Я без халата через три ступеньки влетел на этаж в палату. Мамина кровать пуста. Я остановился в растерянности. Соседи мамины по палате, любившие маму и знавшие меня, смотрят сочувственно.
– Недавно. Все утро ждала: скоро Алешенька придет, а потом легла, повернулась к стенке и вроде задремала. Приходит сестра укол ей делать, окликает, а она молчит, за плечо ее тронула. «Спит крепко», – говорим сестре. Та ее за руку, а пульса нет. Побежала за доктором, приходят, слушают сердце, а оно молчит – скончалась тихо, заснувши. А все утро ждала вас: «Сейчас придет!»
Значит, вчера был наш последний день, последний разговор, и сколько было всего сказано и завещано, словно знала, словно чувствовала. Хотела, чтобы я был рядом в последнюю ее минуту, опоздал на малость какую-то. Вот и мамы не стало, а было ей всего сорок семь лет. Вся жизнь ее, которую я знал, которую видел и чувствовал, в которой я приносил ей так много: в детстве – радости, в Муроме – страданий, в Москве – волнений, – была наполнена святой верой, мужеством и тайными подвигами во имя добра и спасения многих и служению потаенной Церкви, не щадя себя и не думая о себе. На Преображение Господне мы – я, Леночка и тетя Оля – хоронили ее на Немецком кладбище рядом с Ольгой Петровной, Коленькиной мамой. Она лежала в простом гробу, без цветов, вся в черном, спокойная и твердая, умиротворенная и несгибаемая, держа в руках свой постригальный крест, крест терпенья, крест мужества, крест страданий, который достойно пронесла она на всем пути ее жизненной Голгофы. «Святый Боже, Святый Крепкий, Святый Безсмертный, помилуй нас», – пели мы, когда мамочку опускали в могилу, не на вечный покой, а до всеобщего Воскресения. Для меня осталось неразгаданной тайной, о которой я даже не хочу думать, чтобы не оклеветать ее смерть, было ли это исполнением угрозы, сказанной мне в сквере, или Бог взял ее душу, достаточно очищенную страданиями, выпавшими на ее долю в жизни.

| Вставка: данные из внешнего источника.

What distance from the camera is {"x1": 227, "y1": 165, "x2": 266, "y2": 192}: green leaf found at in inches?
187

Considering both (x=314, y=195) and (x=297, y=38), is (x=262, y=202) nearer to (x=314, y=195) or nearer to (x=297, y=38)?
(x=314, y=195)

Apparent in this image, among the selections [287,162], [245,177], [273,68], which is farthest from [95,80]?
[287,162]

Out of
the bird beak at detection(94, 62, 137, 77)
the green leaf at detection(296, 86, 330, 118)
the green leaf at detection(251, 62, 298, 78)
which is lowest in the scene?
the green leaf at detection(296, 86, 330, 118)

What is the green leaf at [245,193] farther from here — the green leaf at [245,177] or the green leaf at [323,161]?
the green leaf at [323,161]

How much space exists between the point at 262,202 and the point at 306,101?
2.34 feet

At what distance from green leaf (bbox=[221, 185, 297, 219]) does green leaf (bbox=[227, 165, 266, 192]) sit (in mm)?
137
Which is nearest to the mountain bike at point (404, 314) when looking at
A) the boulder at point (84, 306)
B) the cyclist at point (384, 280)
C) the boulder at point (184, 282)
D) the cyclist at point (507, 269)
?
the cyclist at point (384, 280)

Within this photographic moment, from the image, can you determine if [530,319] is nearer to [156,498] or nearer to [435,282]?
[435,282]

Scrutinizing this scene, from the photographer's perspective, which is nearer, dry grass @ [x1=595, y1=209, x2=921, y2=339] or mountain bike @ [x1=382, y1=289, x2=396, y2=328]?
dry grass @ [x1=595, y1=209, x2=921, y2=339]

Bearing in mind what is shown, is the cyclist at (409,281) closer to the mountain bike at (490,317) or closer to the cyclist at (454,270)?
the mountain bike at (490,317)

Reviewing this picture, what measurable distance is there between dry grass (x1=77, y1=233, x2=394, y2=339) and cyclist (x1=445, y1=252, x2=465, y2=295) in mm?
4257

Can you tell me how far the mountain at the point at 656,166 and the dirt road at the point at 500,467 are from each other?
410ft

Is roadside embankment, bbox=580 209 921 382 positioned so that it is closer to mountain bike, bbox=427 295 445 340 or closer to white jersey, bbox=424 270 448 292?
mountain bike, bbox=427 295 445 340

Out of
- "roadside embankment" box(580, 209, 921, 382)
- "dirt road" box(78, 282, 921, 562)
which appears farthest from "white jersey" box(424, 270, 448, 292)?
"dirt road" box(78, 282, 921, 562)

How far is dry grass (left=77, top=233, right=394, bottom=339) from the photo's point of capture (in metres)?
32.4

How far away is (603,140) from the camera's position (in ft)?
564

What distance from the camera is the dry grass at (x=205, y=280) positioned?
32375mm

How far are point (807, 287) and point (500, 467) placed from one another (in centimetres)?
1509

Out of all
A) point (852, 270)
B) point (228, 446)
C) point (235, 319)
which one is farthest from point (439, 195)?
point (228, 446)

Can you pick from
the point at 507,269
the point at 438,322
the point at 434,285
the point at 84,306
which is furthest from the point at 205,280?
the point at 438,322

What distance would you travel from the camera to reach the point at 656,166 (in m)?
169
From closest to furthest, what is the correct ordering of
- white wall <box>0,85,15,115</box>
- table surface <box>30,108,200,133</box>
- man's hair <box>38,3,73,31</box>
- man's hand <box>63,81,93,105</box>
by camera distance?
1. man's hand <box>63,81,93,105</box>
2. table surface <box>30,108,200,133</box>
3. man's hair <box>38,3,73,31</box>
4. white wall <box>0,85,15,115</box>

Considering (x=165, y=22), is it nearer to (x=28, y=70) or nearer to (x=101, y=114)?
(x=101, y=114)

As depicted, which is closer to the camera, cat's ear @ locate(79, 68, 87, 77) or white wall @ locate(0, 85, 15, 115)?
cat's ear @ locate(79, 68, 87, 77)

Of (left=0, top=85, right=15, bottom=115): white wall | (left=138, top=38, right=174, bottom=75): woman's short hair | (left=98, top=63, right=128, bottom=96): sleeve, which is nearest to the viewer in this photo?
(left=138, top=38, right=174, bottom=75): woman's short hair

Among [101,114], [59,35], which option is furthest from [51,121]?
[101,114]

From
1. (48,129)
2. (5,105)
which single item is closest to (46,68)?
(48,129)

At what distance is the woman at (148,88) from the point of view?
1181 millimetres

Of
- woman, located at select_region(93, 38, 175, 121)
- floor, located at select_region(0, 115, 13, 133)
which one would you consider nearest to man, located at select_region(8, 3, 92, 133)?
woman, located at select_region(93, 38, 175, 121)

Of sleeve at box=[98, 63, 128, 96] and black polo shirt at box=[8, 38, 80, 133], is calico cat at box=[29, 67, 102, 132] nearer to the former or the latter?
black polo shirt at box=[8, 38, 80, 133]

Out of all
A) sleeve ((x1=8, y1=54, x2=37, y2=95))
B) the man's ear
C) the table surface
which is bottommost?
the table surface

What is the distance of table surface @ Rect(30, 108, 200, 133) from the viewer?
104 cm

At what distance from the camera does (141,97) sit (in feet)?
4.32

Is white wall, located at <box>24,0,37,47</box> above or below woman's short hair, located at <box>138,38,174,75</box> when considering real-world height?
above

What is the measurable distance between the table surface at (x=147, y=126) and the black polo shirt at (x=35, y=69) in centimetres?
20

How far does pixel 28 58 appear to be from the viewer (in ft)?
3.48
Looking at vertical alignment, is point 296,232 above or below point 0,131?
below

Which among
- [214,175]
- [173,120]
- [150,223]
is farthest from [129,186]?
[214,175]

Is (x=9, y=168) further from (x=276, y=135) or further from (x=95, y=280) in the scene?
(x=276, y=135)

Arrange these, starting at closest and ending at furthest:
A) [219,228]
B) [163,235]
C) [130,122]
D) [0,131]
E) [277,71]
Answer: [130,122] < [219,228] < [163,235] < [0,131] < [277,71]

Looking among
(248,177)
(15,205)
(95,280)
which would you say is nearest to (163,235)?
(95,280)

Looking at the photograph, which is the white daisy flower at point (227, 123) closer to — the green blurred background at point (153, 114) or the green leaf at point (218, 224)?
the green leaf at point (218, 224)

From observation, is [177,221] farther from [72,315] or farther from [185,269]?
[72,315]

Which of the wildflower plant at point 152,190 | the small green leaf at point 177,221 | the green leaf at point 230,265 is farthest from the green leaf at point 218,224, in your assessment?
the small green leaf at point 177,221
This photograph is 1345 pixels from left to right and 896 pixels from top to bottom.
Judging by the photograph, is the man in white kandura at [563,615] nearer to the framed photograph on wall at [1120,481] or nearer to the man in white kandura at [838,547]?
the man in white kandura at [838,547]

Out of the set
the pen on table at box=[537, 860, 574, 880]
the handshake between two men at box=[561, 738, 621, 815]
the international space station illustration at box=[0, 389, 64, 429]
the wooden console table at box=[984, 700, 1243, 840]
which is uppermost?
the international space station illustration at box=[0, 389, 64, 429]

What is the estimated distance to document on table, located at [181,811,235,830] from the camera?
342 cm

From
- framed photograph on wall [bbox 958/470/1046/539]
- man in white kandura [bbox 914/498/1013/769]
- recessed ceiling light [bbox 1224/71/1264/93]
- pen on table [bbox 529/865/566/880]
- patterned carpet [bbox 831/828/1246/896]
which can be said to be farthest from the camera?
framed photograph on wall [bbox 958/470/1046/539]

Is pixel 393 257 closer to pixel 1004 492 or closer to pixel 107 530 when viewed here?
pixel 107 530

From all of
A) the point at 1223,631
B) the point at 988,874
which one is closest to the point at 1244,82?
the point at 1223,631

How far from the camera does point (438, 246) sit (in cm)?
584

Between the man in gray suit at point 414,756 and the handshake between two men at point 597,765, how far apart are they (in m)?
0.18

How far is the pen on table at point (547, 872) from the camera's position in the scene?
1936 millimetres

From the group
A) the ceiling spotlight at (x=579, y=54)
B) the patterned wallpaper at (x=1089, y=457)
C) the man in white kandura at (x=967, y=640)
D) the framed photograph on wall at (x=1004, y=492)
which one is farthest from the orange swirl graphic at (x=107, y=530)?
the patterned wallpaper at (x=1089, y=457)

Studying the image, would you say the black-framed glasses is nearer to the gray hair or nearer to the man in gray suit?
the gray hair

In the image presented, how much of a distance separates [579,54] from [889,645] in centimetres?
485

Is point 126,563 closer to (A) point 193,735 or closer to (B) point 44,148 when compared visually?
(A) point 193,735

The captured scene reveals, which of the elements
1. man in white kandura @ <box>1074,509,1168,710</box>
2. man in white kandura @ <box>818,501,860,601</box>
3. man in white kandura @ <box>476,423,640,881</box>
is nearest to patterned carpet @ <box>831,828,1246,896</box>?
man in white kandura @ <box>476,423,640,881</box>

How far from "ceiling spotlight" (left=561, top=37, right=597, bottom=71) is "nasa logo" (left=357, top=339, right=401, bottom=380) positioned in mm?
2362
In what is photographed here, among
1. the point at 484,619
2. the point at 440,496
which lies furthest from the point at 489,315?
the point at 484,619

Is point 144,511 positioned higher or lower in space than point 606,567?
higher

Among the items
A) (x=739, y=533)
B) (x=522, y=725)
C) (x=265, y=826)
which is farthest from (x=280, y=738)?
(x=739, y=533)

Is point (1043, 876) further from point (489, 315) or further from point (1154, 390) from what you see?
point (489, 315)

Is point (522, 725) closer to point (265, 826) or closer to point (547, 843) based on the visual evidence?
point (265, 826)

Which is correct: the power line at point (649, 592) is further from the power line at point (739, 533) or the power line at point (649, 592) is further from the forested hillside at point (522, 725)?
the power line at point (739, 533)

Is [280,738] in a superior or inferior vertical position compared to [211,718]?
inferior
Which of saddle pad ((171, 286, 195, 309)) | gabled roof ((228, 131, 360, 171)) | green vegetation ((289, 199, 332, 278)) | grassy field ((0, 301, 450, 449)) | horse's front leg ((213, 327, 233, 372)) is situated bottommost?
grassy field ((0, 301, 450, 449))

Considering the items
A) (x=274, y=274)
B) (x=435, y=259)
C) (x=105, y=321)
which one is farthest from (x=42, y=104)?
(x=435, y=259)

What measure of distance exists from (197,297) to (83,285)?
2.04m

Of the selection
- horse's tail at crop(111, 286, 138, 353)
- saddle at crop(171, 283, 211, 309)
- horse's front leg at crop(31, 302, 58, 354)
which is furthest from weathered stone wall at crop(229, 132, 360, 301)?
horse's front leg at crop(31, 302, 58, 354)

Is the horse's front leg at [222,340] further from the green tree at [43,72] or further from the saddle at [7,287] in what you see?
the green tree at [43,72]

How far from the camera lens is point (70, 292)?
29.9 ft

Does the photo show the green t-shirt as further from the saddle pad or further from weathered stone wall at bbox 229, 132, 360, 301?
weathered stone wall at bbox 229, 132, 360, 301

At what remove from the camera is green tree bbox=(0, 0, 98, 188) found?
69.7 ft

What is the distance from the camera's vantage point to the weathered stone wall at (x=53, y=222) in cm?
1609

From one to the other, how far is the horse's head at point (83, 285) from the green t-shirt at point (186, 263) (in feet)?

Утром, когда я на Яковлевском собирался уходить в морг за маминым телом, послышались шаги по скрипучей лестнице, и в дверь, всегда открытую, вошел Юша.
– Соболезную, очень соболезную, – сказал он.
К моему теперешнему сожалению, я ударил его по роже, и очень крепко, повернул его за плечи и крикнул: «Вон, вон пошел!» С тех пор он исчез до 1946 года, в котором следователь на первых же допросах достал толстую папку и стал из нее зачитывать мне все мои разговоры с этим их сексотом. Но об этом после, когда придет время мне сесть, и надолго.
Тогда я порадовался, что мамочка вовремя ушла в мир, в котором нет «ни печалей, ни воздыханий, а жизнь бесконечная»[89]
. Туда, в тот мир давно ушел и Юша, которому я все давно простил, а пишу о нем не ради зла или мести, а ради правды описываемых мною событий. Не вмени ему, Господи, греха сего[90]. Слаб человек. А таких, как он, «из бывших», трусливых и слабых, ГБ ловило и использовало.